17 października 2010

internacional

Witam, chciałam poinformować, że reaktywuję pisanie bloga w dwóch językach, a to za sprawą głosów z zaświatów, które prócz zdjęć nie rozumieją ni słowa. No cóż nie każdy się musi uczyć polskiego. Powiadamiam też, że język w którym pisze, czy to hiszpański czy angielski daleki jest od doskonałości native speakerów, tudzież osób po filologii, także proszę nie uczyć się języka na przykładzie przytoczonych tekstów, co najwyżej przypominać sobie go co nieco. ( Właśnie zdałam sobie sprawę, że z moim polskim też jest chyba nie najlepiej... szukałam 10 minut jak się pisze "co nieco" - ale po wynikach wyszukiwania widzę, że nie tylko ja mam podobne dylematy)
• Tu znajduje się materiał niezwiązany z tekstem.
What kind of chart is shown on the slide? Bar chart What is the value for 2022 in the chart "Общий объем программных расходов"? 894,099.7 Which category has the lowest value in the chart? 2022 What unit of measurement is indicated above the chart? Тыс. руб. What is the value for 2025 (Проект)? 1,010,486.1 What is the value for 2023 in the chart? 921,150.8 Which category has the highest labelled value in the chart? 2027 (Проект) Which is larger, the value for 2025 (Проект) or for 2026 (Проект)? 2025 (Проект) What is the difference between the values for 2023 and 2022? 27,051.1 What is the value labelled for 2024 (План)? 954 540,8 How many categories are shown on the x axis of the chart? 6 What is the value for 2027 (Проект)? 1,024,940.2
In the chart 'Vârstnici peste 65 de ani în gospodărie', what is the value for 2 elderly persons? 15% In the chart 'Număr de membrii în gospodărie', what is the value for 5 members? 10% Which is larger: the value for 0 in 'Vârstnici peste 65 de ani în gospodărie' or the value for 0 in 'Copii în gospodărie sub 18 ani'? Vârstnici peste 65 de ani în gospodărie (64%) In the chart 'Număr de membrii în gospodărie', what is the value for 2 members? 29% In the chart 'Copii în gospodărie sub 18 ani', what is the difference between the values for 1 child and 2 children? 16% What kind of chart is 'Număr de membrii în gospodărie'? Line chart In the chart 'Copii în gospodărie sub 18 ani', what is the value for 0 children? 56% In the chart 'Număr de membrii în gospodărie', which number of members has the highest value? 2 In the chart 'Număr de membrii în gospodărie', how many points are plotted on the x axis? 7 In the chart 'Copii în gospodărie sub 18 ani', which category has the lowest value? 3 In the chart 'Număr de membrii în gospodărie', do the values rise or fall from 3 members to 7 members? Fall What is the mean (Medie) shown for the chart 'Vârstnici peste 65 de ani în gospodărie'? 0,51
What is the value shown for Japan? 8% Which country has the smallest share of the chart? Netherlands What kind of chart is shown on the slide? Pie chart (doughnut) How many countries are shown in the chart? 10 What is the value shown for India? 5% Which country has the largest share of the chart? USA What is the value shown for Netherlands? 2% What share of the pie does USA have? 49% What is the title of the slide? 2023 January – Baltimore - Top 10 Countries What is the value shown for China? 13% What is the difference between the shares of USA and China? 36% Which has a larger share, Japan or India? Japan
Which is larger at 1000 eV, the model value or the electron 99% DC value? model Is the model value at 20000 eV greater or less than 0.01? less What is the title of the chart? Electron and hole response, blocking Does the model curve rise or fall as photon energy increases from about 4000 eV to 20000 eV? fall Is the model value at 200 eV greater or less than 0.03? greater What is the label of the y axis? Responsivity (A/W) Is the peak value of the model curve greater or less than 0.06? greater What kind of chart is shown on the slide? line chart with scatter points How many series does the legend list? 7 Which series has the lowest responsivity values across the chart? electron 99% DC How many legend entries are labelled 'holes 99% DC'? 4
A partir de hoy empiezo otra vez traducir algunos partes para mis amigos "non-polacos" :) Asi que ellos tambien pueden seguir las novedades, tambien pueden conocer mis amigos, mis lugares favoritos, mi manera de vida... Aqui empezamos... a ver cuanto tardan mis ganas!

3 komentarze :

  1. oh my god, what a change here.
    I still don't get it- why you came back home from Spain to cold Poland just right now, when it's cold and in 2-3 weeks will be really cold..

    OdpowiedzUsuń
  2. heheheh to masz tak jak ja.... moj angielski tez srednio daje rade.... heheheh ale zdaje sie ze lepiej pisac po angielsku/hiszpansku bo mniejszy wstyd jak sie byki trzaska... w koncu to nie jezyk rodzimy:)
    solta

    OdpowiedzUsuń
  3. @ Majka (Asia) - that's a good question, I'm also wondering why? :) A tak na serio podjęłam próbę asymilacji z Polską, zobaczymy co z tego wyjdzie. Jak wyjdzie przysłowiowy klops wiosną zwijam żagle i znikam nagle. Życie jest nieprzewidywalne!